[TASK REQUIREMENTS]
In your copy, include no images, and write out every entry below exactly as it stands.
Segment Start: PROVIDED ENTRIES
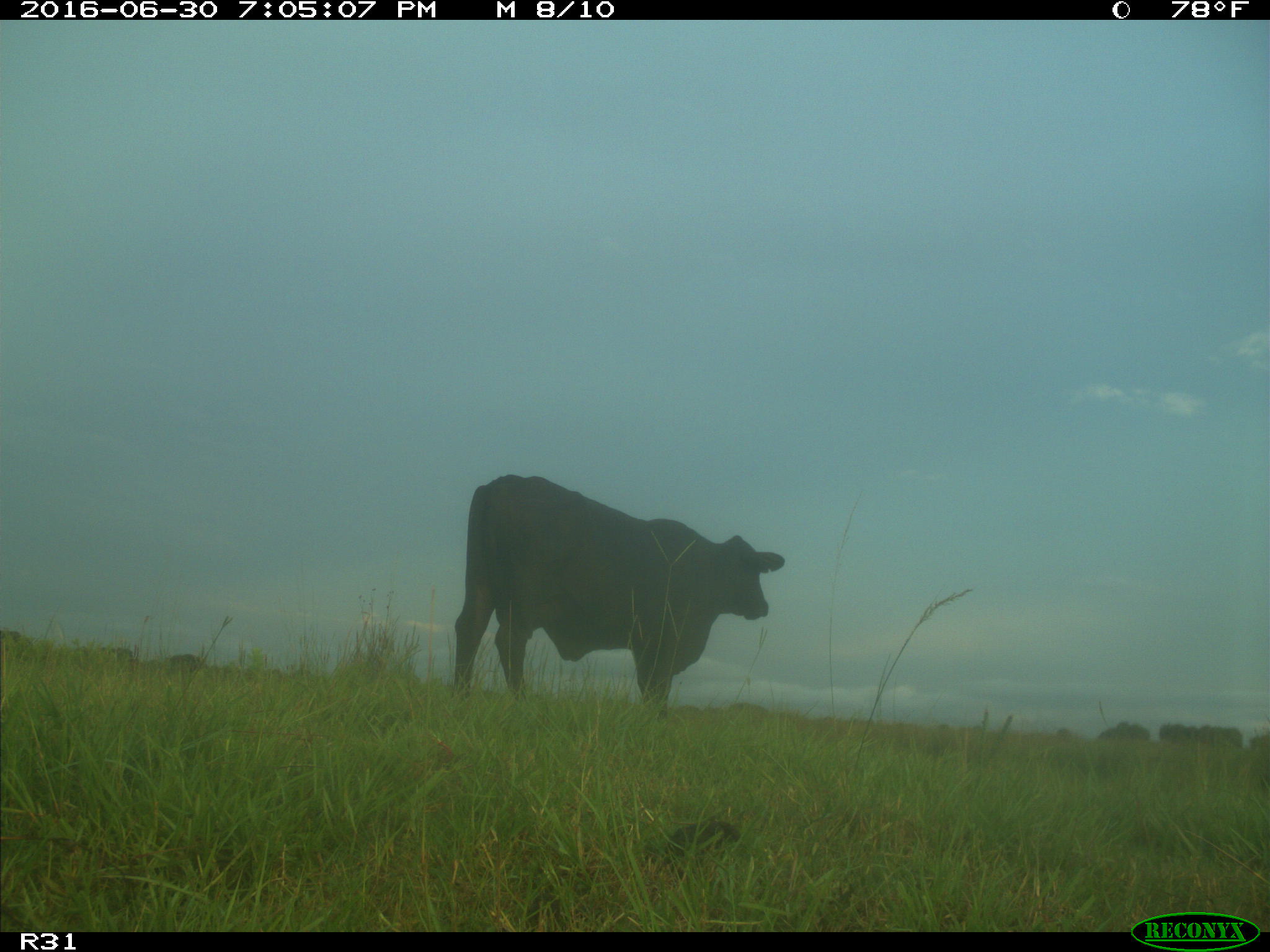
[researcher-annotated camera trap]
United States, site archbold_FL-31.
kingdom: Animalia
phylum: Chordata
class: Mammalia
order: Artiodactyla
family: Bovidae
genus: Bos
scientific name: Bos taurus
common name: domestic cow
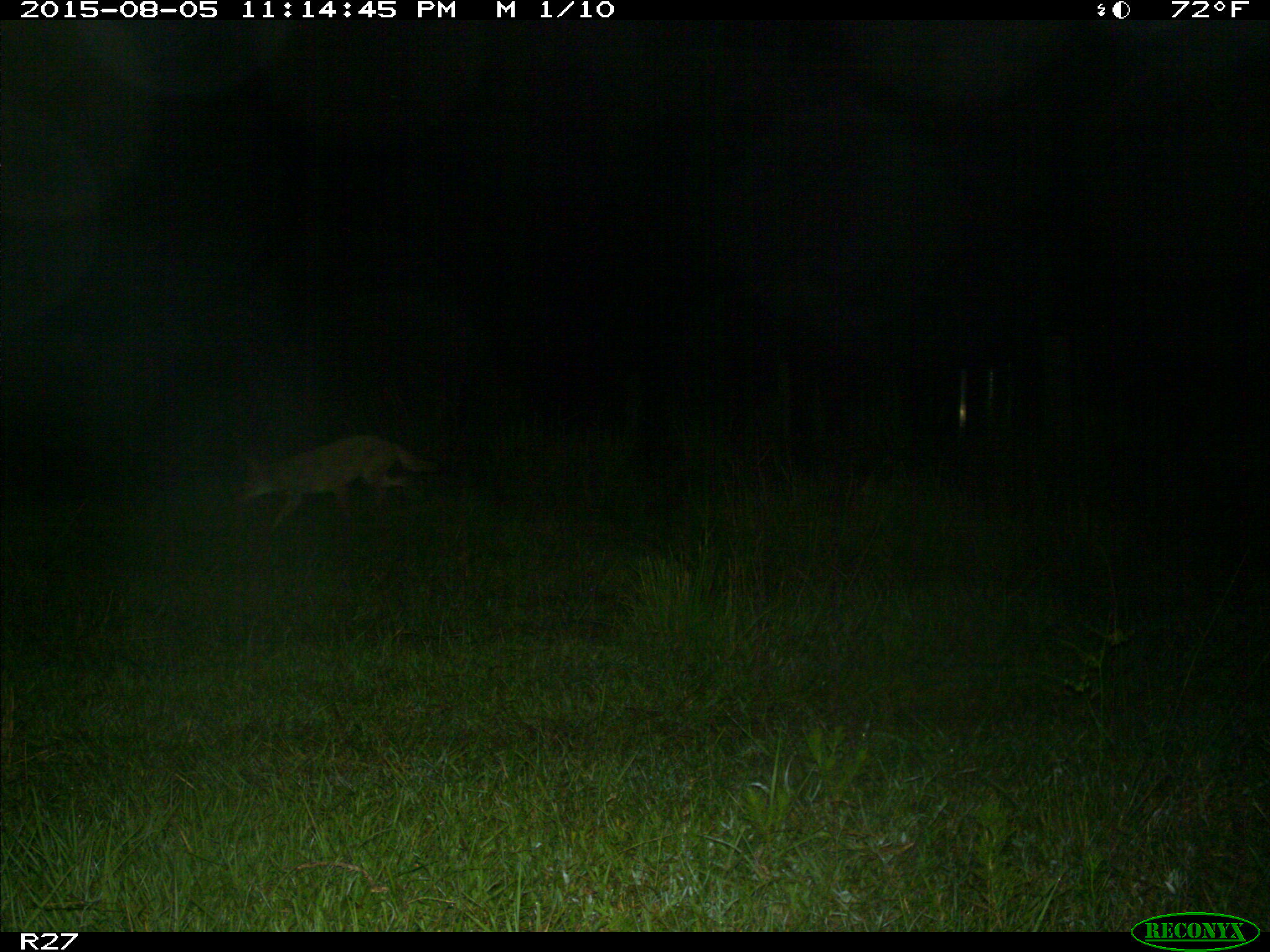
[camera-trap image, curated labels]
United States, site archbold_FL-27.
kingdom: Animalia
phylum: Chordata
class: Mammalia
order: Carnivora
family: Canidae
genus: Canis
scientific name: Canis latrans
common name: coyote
Segment End: PROVIDED ENTRIES
[RESULT]
[researcher-annotated camera trap]
United States, site archbold_FL-31.
kingdom: Animalia
phylum: Chordata
class: Mammalia
order: Artiodactyla
family: Bovidae
genus: Bos
scientific name: Bos taurus
common name: domestic cow
[camera-trap image, curated labels]
United States, site archbold_FL-27.
kingdom: Animalia
phylum: Chordata
class: Mammalia
order: Carnivora
family: Canidae
genus: Canis
scientific name: Canis latrans
common name: coyote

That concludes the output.